--- begin ---
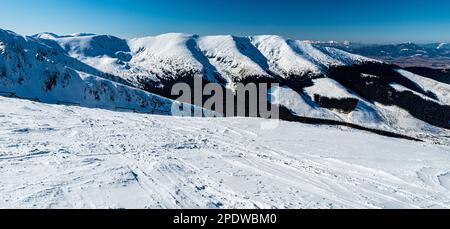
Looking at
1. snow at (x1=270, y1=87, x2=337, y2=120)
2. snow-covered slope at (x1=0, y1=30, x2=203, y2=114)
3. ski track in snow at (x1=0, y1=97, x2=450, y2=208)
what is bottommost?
snow at (x1=270, y1=87, x2=337, y2=120)

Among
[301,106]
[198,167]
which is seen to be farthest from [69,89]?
[301,106]

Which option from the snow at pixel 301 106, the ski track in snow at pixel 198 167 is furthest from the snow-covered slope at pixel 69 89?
the snow at pixel 301 106

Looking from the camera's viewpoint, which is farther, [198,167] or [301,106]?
[301,106]

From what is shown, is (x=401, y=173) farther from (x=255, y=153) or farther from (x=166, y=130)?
(x=166, y=130)

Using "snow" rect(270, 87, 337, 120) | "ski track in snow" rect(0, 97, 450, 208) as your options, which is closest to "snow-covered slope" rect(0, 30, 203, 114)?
"ski track in snow" rect(0, 97, 450, 208)

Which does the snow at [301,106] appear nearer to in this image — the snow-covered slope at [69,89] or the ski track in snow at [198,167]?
the snow-covered slope at [69,89]

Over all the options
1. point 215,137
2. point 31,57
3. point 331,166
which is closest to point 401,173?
point 331,166

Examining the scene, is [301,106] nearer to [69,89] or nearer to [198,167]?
[69,89]

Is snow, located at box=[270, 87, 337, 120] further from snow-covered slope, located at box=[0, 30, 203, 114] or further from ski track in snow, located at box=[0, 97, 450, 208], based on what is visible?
ski track in snow, located at box=[0, 97, 450, 208]

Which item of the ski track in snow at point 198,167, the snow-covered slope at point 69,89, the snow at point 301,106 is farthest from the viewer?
the snow at point 301,106
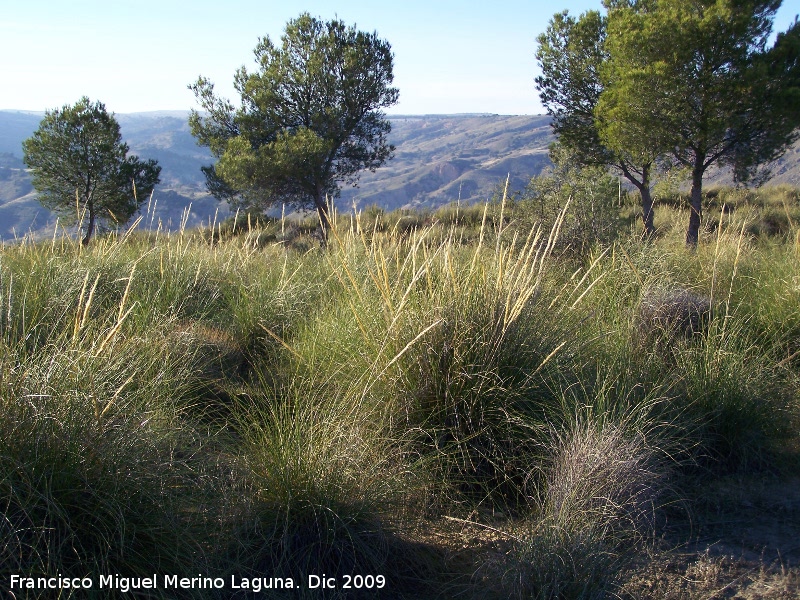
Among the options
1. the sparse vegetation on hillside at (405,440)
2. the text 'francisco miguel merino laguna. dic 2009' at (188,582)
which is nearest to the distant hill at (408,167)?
the sparse vegetation on hillside at (405,440)

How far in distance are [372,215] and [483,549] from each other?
19.9m

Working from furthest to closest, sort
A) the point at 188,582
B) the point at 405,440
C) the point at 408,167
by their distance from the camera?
the point at 408,167
the point at 405,440
the point at 188,582

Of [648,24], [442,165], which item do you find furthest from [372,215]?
[442,165]

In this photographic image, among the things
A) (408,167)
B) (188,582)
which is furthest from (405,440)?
(408,167)

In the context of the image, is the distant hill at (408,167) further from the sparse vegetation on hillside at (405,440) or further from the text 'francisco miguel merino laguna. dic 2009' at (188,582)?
the text 'francisco miguel merino laguna. dic 2009' at (188,582)

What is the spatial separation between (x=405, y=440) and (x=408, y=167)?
318 ft

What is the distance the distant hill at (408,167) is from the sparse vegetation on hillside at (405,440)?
4303 millimetres

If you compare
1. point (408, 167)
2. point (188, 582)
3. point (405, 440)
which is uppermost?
point (408, 167)

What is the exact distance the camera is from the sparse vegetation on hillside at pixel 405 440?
2650 mm

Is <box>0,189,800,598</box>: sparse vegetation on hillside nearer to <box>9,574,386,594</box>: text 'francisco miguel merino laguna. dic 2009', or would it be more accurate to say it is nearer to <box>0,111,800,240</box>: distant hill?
<box>9,574,386,594</box>: text 'francisco miguel merino laguna. dic 2009'

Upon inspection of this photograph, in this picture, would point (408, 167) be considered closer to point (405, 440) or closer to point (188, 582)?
point (405, 440)

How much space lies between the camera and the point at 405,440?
3.56 metres

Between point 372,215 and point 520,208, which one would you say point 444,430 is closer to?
point 520,208

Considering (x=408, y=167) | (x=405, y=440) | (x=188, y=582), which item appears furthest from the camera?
(x=408, y=167)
--- end ---
• _Exercise goal_
Each line from the one containing "What is the exact" through the end of the entries, both included, is to be returned exactly, with no other lines.

• _Response to the exercise_
What is the exact distance the camera is from the sparse vegetation on hillside at pixel 405 440?
2650 mm

Is <box>0,189,800,598</box>: sparse vegetation on hillside nearer to <box>9,574,386,594</box>: text 'francisco miguel merino laguna. dic 2009', or would it be more accurate to say it is nearer to <box>0,111,800,240</box>: distant hill?
<box>9,574,386,594</box>: text 'francisco miguel merino laguna. dic 2009'

Upon inspection of this photograph, in this picture, would point (408, 167) be considered closer to point (405, 440) or closer to point (188, 582)?
point (405, 440)

How much space lies between the camera and the point at 405,440?
3.56 metres

Between point 372,215 and point 520,208, which one would you say point 444,430 is closer to?
point 520,208

Considering (x=408, y=167) | (x=405, y=440) | (x=188, y=582), which item appears furthest from the camera?
(x=408, y=167)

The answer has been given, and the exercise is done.